Inquisitor solomonensis is a species of sea snail, a marine gastropod mollusk in the family Pseudomelatomidae, the turrids and allies.

==Description==
The length of the shell varies between 20 mm and 27 mm; its diameter 6.2 mm.

(Original description in Latin) The shell is fusiform, subturrited, and whitish, ornamented between the ribs with longitudinal blackish-brown streaks and with small brown dots below the suture. It has 13 whorls. The first two are smooth. The later whorls are bordered below the suture by an elevated keel; beneath this keel they are concave, angular in the middle, and obliquely narrowed below. They bear 9–10 ribs, which are angular in the middle and gradually fade upward toward the keel, and they are sculptured between the ribs with 5–6 transverse striae. The body whorl narrows toward the base; its ribs become attenuated below, are somewhat distant behind the lip, and are sometimes accompanied by other smaller ribs in the interspaces near the base.

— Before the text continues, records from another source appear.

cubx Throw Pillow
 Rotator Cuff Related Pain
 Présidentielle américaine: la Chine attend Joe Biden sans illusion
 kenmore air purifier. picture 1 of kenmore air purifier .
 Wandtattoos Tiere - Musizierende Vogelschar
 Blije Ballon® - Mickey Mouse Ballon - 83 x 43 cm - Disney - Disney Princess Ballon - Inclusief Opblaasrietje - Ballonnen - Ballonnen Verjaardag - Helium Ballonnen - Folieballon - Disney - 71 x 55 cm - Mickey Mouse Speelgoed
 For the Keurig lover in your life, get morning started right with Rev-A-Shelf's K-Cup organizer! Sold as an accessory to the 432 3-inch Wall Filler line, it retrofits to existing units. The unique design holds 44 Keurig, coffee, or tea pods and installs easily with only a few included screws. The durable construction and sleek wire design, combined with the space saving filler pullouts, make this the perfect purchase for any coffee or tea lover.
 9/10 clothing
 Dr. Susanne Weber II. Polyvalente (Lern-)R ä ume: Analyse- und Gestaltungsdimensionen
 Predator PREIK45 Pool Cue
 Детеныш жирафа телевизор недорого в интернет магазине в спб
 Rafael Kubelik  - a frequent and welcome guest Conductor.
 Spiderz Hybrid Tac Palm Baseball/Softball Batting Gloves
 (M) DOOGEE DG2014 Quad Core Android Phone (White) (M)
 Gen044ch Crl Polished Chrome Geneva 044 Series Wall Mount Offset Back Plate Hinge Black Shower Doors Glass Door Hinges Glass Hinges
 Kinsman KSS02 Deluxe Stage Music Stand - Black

The aperture is elongated, very narrow, white, and marked with longitudinal brown streaks; it occupies about two-fifths of the total shell length. The outer lip projects in the middle, is moderately sinuate above, and very slightly sinuate near the base. The columella is nearly straight, not arched, thinly calloused, and armed at the suture with a rather strong tubercle. The siphonal canal is narrow, slightly elongated, almost straight, and only weakly recurved.

==Distribution==
This marine species occurs off New Guinea, the Philippines, and the Solomon Islands and the Fiji Islands.